> **Exercise directions**
Reproduce the records below in full, renaming every occurrence of "mulched ground" as "mulched soil" and leaving all other text unchanged.
-------- Data supplied --------
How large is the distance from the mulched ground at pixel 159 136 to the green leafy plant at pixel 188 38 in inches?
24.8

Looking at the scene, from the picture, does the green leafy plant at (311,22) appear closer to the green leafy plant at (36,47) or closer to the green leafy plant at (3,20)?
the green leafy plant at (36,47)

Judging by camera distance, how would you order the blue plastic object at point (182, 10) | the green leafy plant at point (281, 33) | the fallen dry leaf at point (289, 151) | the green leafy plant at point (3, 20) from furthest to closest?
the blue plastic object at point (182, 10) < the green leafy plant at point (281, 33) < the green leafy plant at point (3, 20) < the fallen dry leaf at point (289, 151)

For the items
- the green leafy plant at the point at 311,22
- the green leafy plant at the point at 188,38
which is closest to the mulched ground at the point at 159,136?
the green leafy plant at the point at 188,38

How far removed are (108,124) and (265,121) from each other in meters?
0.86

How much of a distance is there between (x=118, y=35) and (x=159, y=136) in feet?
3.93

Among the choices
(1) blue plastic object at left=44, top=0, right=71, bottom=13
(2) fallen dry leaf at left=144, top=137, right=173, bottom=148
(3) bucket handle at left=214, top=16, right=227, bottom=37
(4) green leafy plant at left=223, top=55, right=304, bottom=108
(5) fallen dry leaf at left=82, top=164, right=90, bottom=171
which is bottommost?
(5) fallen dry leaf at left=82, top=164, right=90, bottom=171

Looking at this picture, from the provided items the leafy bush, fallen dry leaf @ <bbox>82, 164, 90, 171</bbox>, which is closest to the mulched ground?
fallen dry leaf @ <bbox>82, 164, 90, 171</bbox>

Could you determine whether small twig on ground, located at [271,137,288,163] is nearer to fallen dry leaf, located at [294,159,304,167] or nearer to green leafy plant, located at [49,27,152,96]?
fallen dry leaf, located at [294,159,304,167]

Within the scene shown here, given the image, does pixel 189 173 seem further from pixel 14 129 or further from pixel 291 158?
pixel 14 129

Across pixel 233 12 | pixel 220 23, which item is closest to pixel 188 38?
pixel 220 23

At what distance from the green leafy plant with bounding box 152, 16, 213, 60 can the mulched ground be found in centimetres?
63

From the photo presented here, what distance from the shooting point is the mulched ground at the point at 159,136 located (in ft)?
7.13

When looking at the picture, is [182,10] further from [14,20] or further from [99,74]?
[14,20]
--------
> **Task response**
How large is the distance from the mulched soil at pixel 159 136 to the green leafy plant at pixel 188 38 in inches?
24.8

Looking at the scene, from the picture, does the green leafy plant at (311,22) appear closer to the green leafy plant at (36,47) or closer to the green leafy plant at (3,20)?
the green leafy plant at (36,47)

Judging by camera distance, how would you order the blue plastic object at point (182, 10) | the green leafy plant at point (281, 33) | the fallen dry leaf at point (289, 151) | the green leafy plant at point (3, 20) from furthest to closest?
the blue plastic object at point (182, 10) < the green leafy plant at point (281, 33) < the green leafy plant at point (3, 20) < the fallen dry leaf at point (289, 151)

For the items
- the green leafy plant at the point at 311,22
- the green leafy plant at the point at 188,38
which is closest to the mulched soil at the point at 159,136?
the green leafy plant at the point at 188,38

How far removed are (108,124) and (265,121) from each other in meters?
0.86

How much of a distance is there between (x=118, y=35) and (x=159, y=136) in feet?
3.93

Among the choices
(1) blue plastic object at left=44, top=0, right=71, bottom=13
(2) fallen dry leaf at left=144, top=137, right=173, bottom=148
(3) bucket handle at left=214, top=16, right=227, bottom=37
(4) green leafy plant at left=223, top=55, right=304, bottom=108
(5) fallen dry leaf at left=82, top=164, right=90, bottom=171
which is bottommost?
(5) fallen dry leaf at left=82, top=164, right=90, bottom=171

Looking at this picture, from the provided items the leafy bush, fallen dry leaf @ <bbox>82, 164, 90, 171</bbox>, which is closest to the mulched soil?
fallen dry leaf @ <bbox>82, 164, 90, 171</bbox>

Could you determine whether small twig on ground, located at [271,137,288,163] is nearer to fallen dry leaf, located at [294,159,304,167] or nearer to green leafy plant, located at [49,27,152,96]?
fallen dry leaf, located at [294,159,304,167]

Within the scene shown here, given the image, does pixel 189 173 seem further from pixel 14 129 or further from pixel 291 158?
pixel 14 129

Across pixel 233 12 | pixel 220 23, which item is closest to pixel 188 38?
pixel 220 23

At what distance from the green leafy plant with bounding box 152, 16, 213, 60 can the mulched soil be found in centimetres?
63

From the photo presented here, what distance from the shooting point is the mulched soil at the point at 159,136 located (in ft)?
7.13

When looking at the picture, is [182,10] further from [14,20] or further from [99,74]?
[14,20]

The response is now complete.